Quand l’hiver austral montre les dents !

Nouvelles de Race for Water,  en escale technique à Concepcion jusqu’au 30 juillet ! Anne-Laure, Second Capitaine, a pris sa plume pour nous écrire ces quelques lignes avant de quitter le bord, laissant sa place à Annabelle.

« Alors que nous étions amarrés à la base militaire de Talcahuano un vent de Nord-Est s’est levé, allant jusqu’à 20 nœuds dans les rafales. Pas grand-chose me direz-vous. Mais ce fut largement suffisant pour mettre le bateau dans une position inconfortable. Ce secteur fait que le  vent est accostant, il pousse contre le quai, et le clapot qui l’accompagne fait raguer la coque.

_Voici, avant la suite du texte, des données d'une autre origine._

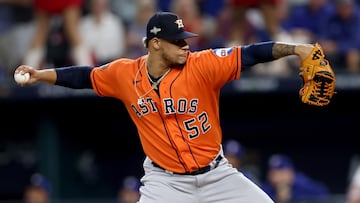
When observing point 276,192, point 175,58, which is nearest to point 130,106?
point 175,58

Aux premières heures du jour nous prenons les derniers fichiers météos, une dépression bien creuse est prévue pour la semaine suivante et le secteur de vent est identique. Rapidement nous nous mettons en lien avec l’équipe terrestre pour prendre une décision. Le bateau ne peut rester à cet emplacement, nous devons donc trouver une solution de repli le plus rapidement possible. Nos contacts locaux rentrent en jeu et font de leur mieux pour nous trouver une place à l’abri. Ce sera le chantier naval qui nous accueillera le surlendemain. Nous n’avions qu’un mince créneau météo pour déplacer le bateau sans trop de difficultés et avec un équipage réduit.
A présent nous sommes amarrés, bien à l’abri du vent de Nord Est et de son clapot. Nous avons vécu trois jours très intenses et nous sommes soulagés que le bateau soit en sécurité pour les semaines à venir.
Dans quelques heures, je passe la main à mon homologue et retourne sur mon île, l’esprit tranquille. »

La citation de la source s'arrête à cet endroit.